Yoppy Semprong terlihat datang diantar oleh
ayahnya, lalu ayahnya pulang dan meninggalkan Yoppy di rumah itu, karena
Yoppy sudah memberitahunya bahwa ia nanti akan pulang denganku. Yoppy
Semprong berjalan terhuyung-huyung dengan menggunakan kruk. Ia langsung
menghampiri peti jenasah almarhum, lalu kulihat ia sempat
berbincang-bincang sesaat dengan Ibu Blasius Lema, kemudian kudengar
ratap beliau,
"Tak tahulah, kakak.. mengapa kawan kakak si
Yohanes ini meninggalkan kita begitu cepat.. Padahal tanganku, kedua
jariku ini belum lelah untuk merawat dan membesarkannya.."
Isak tangis
Ibu almarhum kembali membuncah, memecah suasana. Kami semakin tenggelam
dalam duka, terlebih ketika melihat momen saat seorang ibu menghadapi
kenyataan paling pilu dalam hidupnya, yaitu melihat anaknya pergi
mendahuluinya.
Kami berdelapan tertunduk pilu. Semprong termangu
sambil memegang kruknya. Aku melihat Suci dan Riris disamping peti
jenasah, seakan ingin memberikan salam terakhir bagi kawannya itu.

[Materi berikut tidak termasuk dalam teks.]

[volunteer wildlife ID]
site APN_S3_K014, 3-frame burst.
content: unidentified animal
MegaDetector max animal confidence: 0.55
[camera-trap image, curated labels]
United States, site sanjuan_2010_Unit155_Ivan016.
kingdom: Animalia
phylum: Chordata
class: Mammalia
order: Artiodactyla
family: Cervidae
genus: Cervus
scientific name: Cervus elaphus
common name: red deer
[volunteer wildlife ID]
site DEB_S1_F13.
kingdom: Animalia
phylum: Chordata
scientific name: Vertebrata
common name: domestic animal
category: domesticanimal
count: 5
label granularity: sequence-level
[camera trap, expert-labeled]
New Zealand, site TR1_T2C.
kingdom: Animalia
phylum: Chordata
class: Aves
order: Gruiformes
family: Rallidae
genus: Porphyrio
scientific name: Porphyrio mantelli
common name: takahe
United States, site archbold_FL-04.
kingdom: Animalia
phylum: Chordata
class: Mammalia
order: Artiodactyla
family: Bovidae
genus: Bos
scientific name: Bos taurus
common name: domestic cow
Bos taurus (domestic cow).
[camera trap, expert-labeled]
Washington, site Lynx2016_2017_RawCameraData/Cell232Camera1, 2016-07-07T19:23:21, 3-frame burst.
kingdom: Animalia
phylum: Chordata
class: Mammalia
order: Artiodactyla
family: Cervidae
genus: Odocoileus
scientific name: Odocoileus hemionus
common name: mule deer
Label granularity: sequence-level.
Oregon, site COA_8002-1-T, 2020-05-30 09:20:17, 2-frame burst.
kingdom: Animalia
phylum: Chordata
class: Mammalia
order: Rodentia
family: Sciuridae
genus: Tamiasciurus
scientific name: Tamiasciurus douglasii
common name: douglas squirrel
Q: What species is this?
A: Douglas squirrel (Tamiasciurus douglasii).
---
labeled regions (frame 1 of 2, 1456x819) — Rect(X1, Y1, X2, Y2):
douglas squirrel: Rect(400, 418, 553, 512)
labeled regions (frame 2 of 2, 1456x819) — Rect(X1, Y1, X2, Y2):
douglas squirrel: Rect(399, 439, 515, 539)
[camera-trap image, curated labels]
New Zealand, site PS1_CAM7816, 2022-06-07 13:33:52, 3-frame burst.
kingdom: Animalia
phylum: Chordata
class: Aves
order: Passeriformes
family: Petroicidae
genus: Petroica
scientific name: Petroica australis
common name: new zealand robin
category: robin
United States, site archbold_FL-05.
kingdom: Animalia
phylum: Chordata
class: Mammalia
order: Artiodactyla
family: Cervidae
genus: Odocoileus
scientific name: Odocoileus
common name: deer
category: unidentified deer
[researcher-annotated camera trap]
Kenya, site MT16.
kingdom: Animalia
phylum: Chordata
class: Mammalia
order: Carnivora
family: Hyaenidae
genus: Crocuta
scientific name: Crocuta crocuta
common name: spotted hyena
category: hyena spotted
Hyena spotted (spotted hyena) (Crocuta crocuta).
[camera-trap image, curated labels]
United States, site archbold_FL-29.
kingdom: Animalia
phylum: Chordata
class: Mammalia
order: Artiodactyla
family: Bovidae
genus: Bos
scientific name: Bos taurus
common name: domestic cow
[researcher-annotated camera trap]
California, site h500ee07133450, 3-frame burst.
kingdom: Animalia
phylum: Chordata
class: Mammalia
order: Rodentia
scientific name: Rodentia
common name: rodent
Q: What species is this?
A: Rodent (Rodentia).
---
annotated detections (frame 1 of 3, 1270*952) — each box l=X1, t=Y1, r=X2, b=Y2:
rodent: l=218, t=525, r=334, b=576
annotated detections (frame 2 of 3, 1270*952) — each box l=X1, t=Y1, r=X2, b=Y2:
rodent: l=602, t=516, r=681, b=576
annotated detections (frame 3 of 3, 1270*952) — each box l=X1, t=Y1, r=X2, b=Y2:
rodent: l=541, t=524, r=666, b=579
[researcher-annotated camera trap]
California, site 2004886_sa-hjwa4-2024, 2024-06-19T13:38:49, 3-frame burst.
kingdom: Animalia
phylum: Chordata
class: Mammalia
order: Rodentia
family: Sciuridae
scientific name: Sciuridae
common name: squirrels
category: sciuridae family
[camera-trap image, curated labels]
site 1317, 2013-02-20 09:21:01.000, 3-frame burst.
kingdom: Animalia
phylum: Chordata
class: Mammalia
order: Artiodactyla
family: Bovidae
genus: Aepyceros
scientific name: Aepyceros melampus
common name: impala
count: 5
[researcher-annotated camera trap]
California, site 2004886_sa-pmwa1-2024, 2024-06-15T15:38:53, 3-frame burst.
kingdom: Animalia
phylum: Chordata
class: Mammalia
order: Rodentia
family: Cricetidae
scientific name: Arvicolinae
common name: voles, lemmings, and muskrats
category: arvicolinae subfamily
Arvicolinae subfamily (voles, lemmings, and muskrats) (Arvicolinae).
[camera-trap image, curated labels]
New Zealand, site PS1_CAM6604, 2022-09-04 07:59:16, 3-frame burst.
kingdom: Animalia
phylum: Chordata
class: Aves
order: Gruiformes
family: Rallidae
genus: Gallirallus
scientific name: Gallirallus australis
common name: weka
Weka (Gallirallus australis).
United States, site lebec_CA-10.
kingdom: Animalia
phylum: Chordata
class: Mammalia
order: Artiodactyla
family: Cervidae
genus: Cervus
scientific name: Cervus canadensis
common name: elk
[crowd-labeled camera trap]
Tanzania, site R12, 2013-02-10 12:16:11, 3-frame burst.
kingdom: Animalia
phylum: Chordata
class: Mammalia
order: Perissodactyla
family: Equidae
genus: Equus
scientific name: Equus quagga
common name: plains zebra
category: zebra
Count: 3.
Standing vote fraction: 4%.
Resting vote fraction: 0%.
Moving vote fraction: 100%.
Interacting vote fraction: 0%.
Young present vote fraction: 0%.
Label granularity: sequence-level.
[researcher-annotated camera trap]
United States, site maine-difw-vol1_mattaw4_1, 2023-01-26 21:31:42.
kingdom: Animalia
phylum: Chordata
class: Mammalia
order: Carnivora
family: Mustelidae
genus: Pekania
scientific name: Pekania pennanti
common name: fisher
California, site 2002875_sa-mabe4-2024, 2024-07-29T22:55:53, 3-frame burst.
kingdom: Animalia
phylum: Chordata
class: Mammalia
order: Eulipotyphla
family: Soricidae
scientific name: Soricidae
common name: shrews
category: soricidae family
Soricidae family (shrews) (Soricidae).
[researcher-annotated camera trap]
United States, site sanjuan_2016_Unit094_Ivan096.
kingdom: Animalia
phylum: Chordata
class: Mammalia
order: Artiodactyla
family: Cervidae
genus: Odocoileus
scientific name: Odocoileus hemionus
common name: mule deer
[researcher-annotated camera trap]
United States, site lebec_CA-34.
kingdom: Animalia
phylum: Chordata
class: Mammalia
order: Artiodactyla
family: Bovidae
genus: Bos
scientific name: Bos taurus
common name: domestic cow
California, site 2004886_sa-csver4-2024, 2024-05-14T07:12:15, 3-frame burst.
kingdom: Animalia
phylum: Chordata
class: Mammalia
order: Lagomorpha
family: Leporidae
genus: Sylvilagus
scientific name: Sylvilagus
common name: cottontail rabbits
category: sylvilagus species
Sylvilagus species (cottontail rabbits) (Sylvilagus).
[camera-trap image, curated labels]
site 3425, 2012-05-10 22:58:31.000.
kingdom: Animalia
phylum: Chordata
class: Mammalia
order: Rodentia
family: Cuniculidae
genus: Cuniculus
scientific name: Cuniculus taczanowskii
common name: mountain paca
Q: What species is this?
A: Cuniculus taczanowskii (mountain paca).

Airmata menetes dari kedua mata lentik dua gadis itu, dan kulihat Suci
yang tampak begitu larut dalam duka. Ia begitu sentimentil.
Pak Jito menyampaikan sambutan mewakili sekolah, untuk menyampaikan rasa dukacita kami.
"Mewakili kawan-kawan almarhum, juga mewakili sekolah, kami menyampaikan dukacita teramat dalam atas meninggalnya Lema...."
Sayangnya Pak Jito alpa menyebut nama almarhum dengan lengkap. Harusnya
beliau menyebut 'Yohanes Gregorius Lema', bukan 'Lema' saja, karena
Lema sebenarnya adalah nama ayah almarhum. Jadinya, para pengunjung,
termasuk keluarga almarhum di kanan-kiri kami sejenak menoleh kearah Pak
Jito.
Ah, gara-gara kami yang terlalu sering memanggil nama
almarhum dengan panggilan 'Lema', maka Pak Jito juga ikut-ikutan
memanggil 'Lema' pula.
Seusai penutupan peti, aku dan Semprong
berinisiatif untuk mengambil sepeda motor dan mengiringi mobil jenasah
almarhum. Kami berdua bersepeda dengan membawa bendera palang merah,
bendera jenasah sampai ke tempat pemakaman almarhum di Kembang Kuning,
Surabaya.
Aku menyaksikan detik-detik saat peti almarhum dimasukkan
dalam liang lahat, kemudian ditutup oleh tanah. Ia selamanya telah
beristirahat dalam damai. Usianya yang begitu muda ketika ia meninggal
dan kesalahan-kesalahan yang belum banyak dilakukannya semasa hidup
membuatku yakin bahwa ia kini ada dalam keabadian surga, dan dalam
ketenangannya ia tersenyum, melihat tingkah polah kami di dunia.
Surabaya masih terik. Setelah pemakaman itu kulihat lagi segumpal awan
mendung yang serupa seperti yang kulihat tadi pagi. Matahari kembali
menundukkan wajahnya untuk sementara.
Aku pulang ke rumah, kemudian
menghabiskan waktu untuk berdiam dan termangu selama beberapa jam. Masih terbayang wajah kawanku itu dan bagaimana dia meninggalkanku
begitu cepat, hingga aku tertidur lalu melihatnya berpakaian serba putih.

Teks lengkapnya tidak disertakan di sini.